Im nächtsen Post werde ich euch Nahrungsmittel aufzeigen, die meiner Meinung nach in einer (rohen/veganen) Schwangerschaft unverzichtbar sind. Auch möchte ich euch auf mögliche Schwachstellen einer Ernährung mit Rohkost hinweisen. In diesem Blog werde ich aber nicht all meine Recherchen umfassend darstellen können. Ich bin gerade dabei, aus meiner Abschlussarbeit ein kleines Buch zu schreiben, welches in kompakter Form alle wichtigen Informationen, Tipps und Rezepte für eine gut versorgte Schwangerschaft enthalten.

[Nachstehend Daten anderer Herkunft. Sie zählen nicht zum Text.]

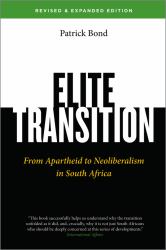 Elite Transition : From Apartheid to Neoliberalism in South Africa
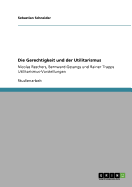 Die Gerechtigkeit und der Utilitarismus: Nicolas Reschers, Bernward Gesangs und Rainer Trapps Utilitarismus-Vorstellungen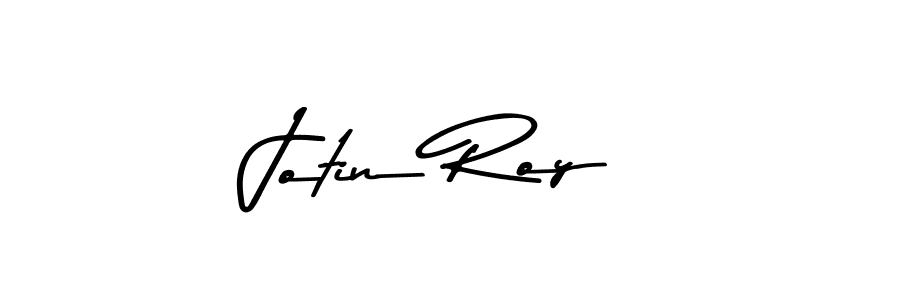 Use a signature maker to create a handwritten signature online. With this signature software, you can design (Asem Kandis PERSONAL USE) your own signature for name Jotin Roy. Jotin Roy signature style 9 images and pictures png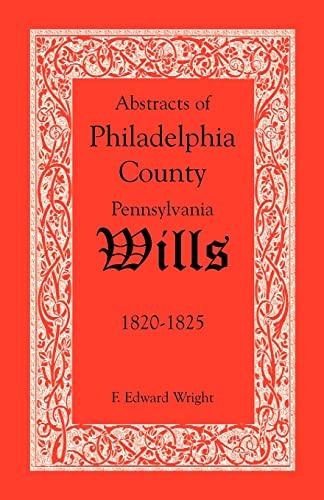 Abstracts of Philadelphia County, Pennsylvania Wills, 1820-1825 (9781585494637) by Wright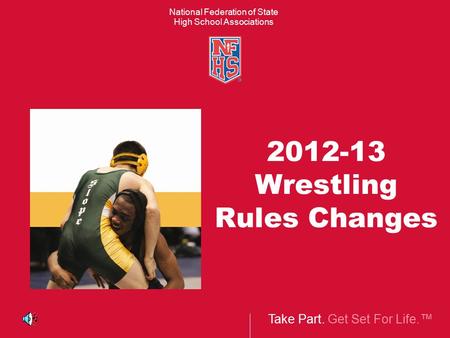 Take Part. Get Set For Life.™ National Federation of State High School Associations 2012-13 Wrestling Rules Changes.
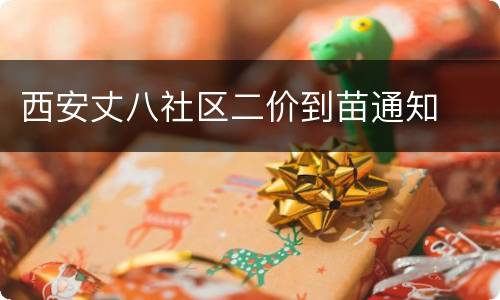 西安丈八社区二价到苗通知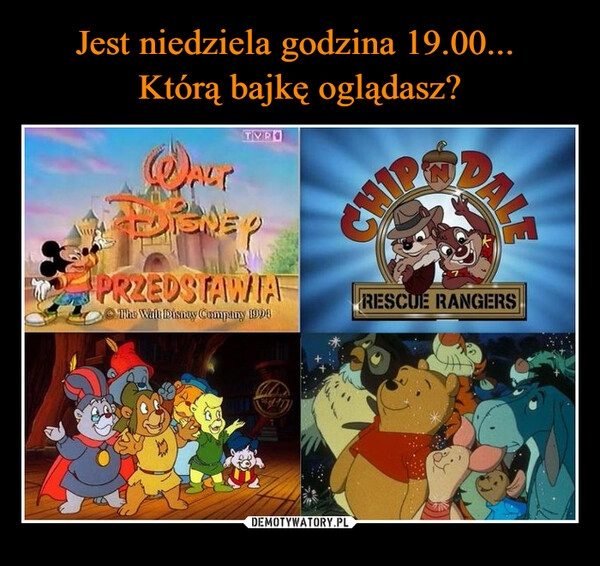 
    Jest niedziela godzina 19.00... 
Którą bajkę oglądasz?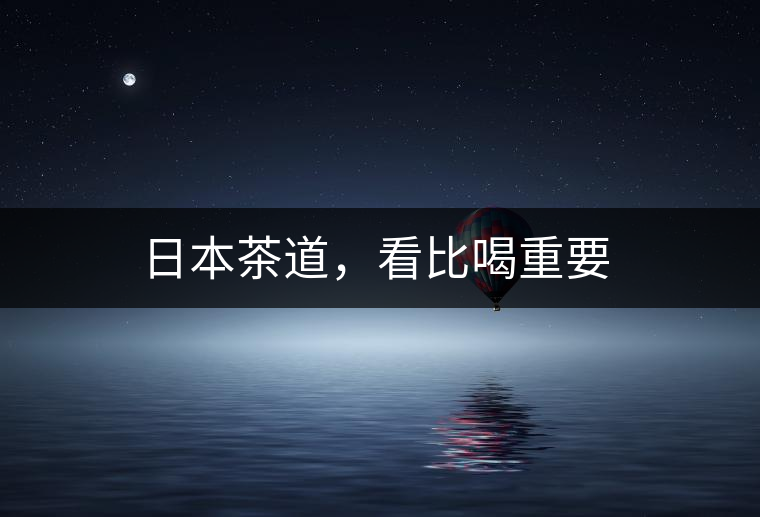 日本茶道，看比喝重要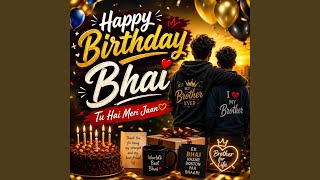 Download Lagu Happy Birthday Bhai – Tu Hai Meri Jaan Download Lagu Happy Birthday Bhai – Tu Hai Meri Jaan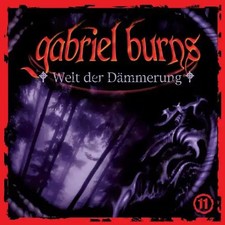 Gabriel Burns - 11: Welt der Dämmerung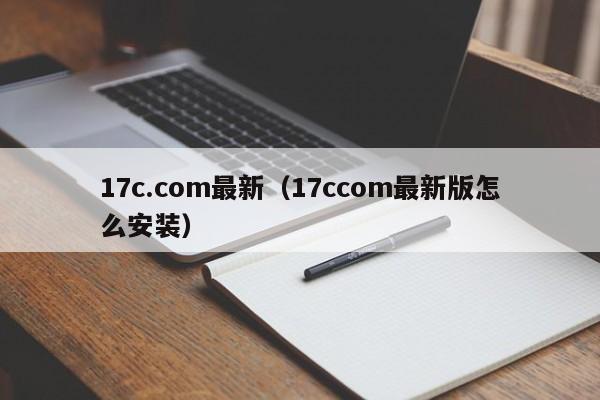17c.com最新(17ccom最新版怎么安装)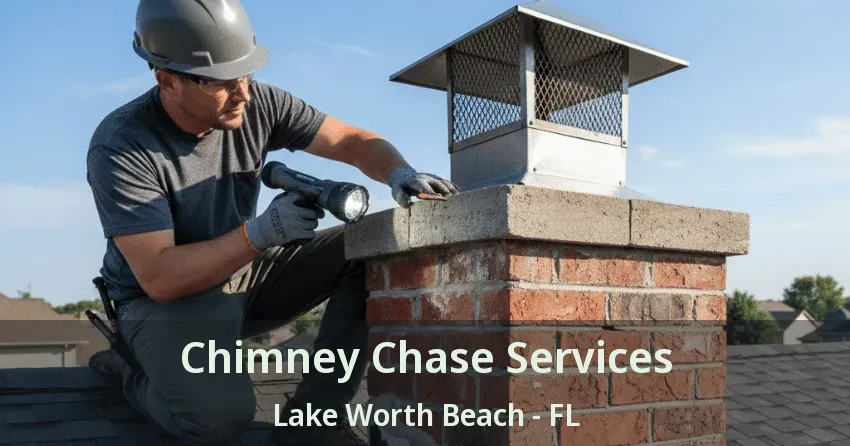 Chimney Chase Services Lake Worth Beach - FL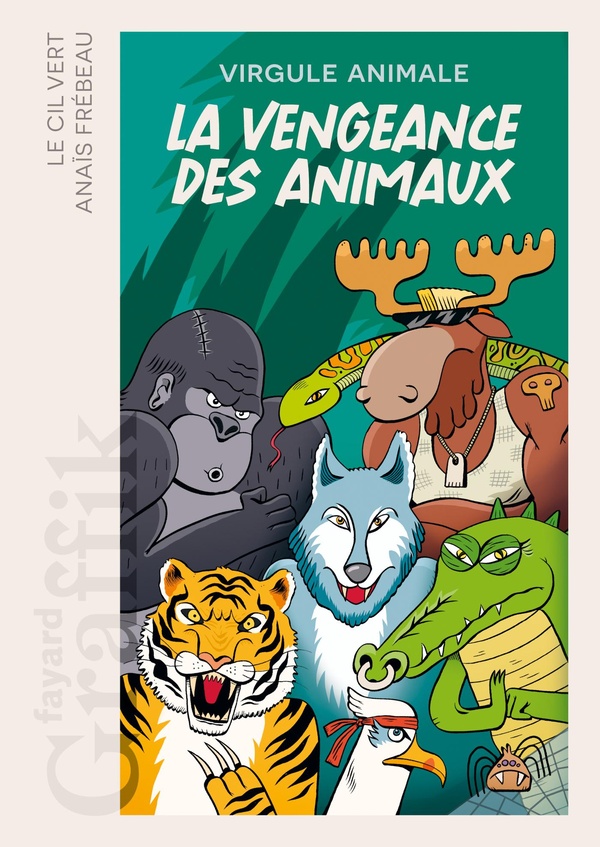 Couverture de l'album La vengeance des animaux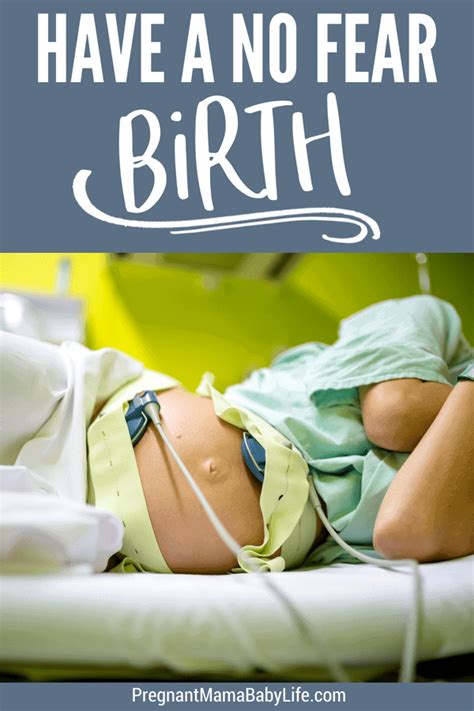 scared to give birth 6 steps to a fearless delivery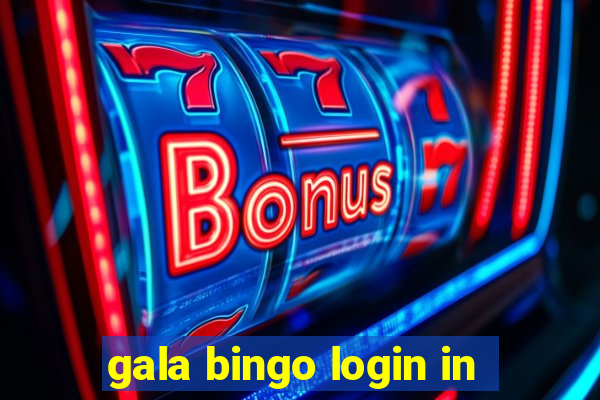 gala bingo login in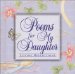 Poems for My Daughter : Loving Reflections cover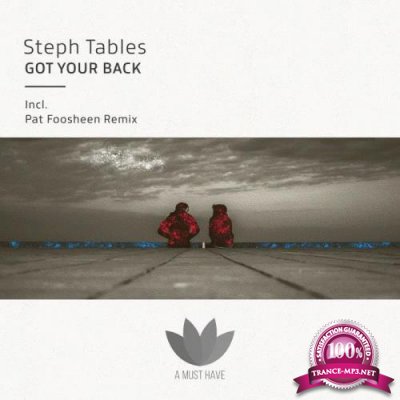 Steph Tables - Got Your Back (2019)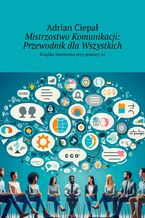 Okładka - Mistrzostwo Komunikacji: Przewodnik dla Wszystkich - Adrian Ciepał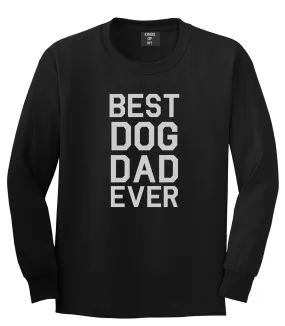 Best Dog Dad Ever Mens Long Sleeve T-Shirt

Da in diesem Buch auch die Schwangerschafts- und Geburtsgeschichten unserer Kinder erscheinen sollen, müsst ihr euch allerdings noch etwas gedulden! ;) Wenn ihr jedoch schwanger seid oder eine Schwangerschaft plant, dann meldet euch bei mir für eine individuelle Beratung. In dieser Angelegenheit ist ein Aufschub ja wenig hilfreich! ;)
*Die DGE ist meiner Ansicht nach ein reiner Lobbyverband und es lohnt sich, sich weitere Referenzwerte anzusehen, wie beispielsweise die der Weltgesundheitsorganisation (WHO) oder aus diversen wissenschaftlichen Publikationen.